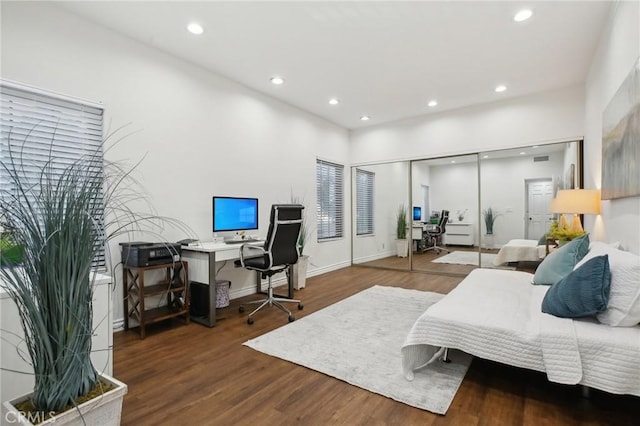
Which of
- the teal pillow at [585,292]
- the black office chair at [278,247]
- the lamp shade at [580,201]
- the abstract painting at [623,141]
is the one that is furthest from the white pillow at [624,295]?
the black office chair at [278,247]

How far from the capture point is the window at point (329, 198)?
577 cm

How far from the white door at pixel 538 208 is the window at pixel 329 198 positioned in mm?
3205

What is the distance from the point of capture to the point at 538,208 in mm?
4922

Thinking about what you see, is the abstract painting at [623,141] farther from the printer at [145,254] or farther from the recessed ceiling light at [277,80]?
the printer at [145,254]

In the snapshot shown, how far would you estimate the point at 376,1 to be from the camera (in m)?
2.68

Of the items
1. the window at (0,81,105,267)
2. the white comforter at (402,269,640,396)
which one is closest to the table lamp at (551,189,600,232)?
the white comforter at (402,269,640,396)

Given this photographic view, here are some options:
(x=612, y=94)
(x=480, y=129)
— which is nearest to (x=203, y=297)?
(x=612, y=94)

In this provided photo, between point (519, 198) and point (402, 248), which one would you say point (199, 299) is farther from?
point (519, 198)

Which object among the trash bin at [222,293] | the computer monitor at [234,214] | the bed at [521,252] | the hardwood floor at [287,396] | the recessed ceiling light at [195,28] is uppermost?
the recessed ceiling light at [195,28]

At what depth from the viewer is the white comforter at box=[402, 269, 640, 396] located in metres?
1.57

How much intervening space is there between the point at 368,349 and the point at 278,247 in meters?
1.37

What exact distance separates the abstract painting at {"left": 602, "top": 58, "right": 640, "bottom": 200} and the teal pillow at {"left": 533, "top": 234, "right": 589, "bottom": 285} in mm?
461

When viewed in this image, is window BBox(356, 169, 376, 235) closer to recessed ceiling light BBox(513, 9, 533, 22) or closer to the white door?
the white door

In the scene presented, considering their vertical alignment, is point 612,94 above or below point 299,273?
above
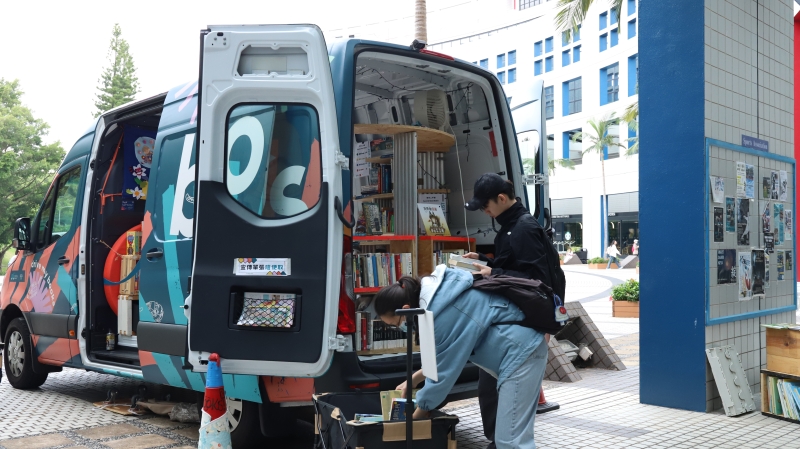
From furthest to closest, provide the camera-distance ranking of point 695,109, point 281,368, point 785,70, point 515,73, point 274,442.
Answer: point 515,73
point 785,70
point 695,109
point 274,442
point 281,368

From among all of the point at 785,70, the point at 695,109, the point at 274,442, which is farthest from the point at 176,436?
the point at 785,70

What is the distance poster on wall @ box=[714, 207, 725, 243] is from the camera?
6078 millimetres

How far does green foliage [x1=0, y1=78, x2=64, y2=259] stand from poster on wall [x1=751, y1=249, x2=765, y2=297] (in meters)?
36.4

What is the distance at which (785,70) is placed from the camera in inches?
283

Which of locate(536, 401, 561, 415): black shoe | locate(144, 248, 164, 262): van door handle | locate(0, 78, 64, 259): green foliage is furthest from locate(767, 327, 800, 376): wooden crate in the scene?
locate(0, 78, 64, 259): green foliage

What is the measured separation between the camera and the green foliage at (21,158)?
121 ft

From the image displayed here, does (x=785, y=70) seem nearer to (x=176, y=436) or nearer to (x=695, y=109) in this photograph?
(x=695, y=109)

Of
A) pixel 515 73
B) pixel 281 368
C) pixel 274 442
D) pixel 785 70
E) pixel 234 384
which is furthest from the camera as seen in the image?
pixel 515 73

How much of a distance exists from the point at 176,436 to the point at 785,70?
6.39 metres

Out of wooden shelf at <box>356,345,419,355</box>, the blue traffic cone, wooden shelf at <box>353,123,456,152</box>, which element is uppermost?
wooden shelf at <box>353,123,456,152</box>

==

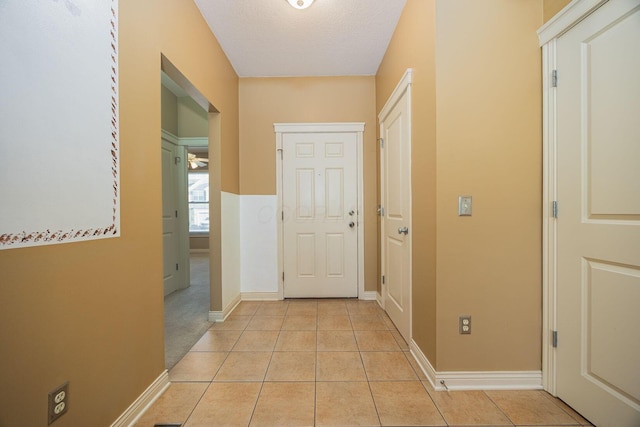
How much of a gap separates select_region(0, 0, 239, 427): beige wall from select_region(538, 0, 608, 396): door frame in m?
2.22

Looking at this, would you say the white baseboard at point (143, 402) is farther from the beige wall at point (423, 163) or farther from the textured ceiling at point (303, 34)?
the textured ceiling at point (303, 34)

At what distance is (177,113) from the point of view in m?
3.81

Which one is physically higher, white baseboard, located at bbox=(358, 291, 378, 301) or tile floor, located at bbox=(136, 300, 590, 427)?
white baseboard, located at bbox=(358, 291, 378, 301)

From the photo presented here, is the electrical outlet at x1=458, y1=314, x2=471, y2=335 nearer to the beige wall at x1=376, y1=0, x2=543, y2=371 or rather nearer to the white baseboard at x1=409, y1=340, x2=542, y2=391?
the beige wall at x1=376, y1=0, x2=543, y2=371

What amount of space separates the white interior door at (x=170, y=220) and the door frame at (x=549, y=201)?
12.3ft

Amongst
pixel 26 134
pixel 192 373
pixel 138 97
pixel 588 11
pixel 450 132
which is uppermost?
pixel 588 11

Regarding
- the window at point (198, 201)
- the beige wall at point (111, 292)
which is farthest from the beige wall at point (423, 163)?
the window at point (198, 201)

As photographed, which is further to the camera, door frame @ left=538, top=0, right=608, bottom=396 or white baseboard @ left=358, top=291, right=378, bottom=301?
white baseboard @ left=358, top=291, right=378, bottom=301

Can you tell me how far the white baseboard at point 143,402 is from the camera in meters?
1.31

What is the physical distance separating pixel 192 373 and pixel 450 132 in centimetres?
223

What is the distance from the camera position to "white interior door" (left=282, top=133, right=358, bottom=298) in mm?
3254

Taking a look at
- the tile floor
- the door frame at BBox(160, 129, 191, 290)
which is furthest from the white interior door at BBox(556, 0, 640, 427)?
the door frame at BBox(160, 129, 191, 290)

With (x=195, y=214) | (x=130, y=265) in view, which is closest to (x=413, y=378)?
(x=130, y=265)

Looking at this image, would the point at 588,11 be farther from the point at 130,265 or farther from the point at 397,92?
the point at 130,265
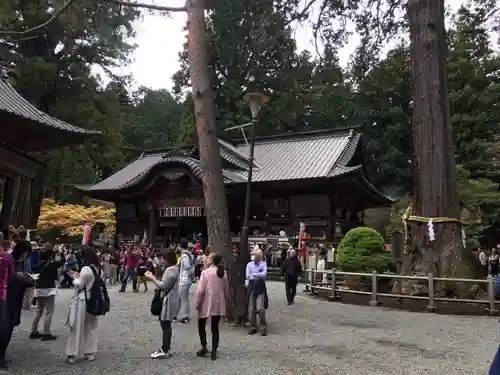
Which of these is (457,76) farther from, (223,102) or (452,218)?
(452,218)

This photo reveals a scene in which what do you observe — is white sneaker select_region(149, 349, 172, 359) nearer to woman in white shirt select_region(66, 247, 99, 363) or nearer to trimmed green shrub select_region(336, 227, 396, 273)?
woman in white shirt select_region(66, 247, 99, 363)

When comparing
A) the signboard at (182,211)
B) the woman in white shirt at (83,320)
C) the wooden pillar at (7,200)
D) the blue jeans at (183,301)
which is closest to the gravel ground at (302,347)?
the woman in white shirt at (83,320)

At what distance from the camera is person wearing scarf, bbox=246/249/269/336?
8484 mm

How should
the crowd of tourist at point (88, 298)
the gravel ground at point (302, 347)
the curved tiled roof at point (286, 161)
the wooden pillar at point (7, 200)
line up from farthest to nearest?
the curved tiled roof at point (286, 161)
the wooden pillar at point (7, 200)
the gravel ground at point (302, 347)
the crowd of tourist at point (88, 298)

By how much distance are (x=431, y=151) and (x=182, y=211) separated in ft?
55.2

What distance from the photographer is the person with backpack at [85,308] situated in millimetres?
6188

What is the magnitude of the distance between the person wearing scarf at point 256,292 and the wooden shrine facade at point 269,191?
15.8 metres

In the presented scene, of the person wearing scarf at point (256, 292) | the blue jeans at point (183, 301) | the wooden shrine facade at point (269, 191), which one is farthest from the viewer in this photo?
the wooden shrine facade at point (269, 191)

...

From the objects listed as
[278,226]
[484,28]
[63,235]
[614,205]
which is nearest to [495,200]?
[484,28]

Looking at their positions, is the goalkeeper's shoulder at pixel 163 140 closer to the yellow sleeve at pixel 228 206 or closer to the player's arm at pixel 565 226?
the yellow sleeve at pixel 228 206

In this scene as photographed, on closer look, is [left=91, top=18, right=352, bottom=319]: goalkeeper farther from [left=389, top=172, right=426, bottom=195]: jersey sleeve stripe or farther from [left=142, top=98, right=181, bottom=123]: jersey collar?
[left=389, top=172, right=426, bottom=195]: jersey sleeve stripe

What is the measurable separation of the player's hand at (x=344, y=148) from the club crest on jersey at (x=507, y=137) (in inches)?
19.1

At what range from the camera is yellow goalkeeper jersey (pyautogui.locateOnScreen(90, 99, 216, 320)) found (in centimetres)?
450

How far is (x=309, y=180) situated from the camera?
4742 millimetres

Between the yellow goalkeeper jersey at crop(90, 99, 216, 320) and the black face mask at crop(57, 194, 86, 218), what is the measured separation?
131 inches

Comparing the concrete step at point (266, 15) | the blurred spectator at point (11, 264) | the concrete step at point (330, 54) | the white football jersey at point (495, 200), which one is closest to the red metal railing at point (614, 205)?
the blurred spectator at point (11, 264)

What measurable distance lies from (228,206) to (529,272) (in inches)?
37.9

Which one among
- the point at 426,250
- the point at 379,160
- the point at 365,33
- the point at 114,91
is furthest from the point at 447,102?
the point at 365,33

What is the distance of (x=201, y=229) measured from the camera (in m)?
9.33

Exercise description:
Please update the rows between the lines holding "How much of a distance" and "6.39 metres", inclusive, by changing "exists" to "lies" and leaving everything else as it is. Return only those lines.

Task output:
How much of a distance lies from the point at 176,436 to the point at 785,70?
6.39 metres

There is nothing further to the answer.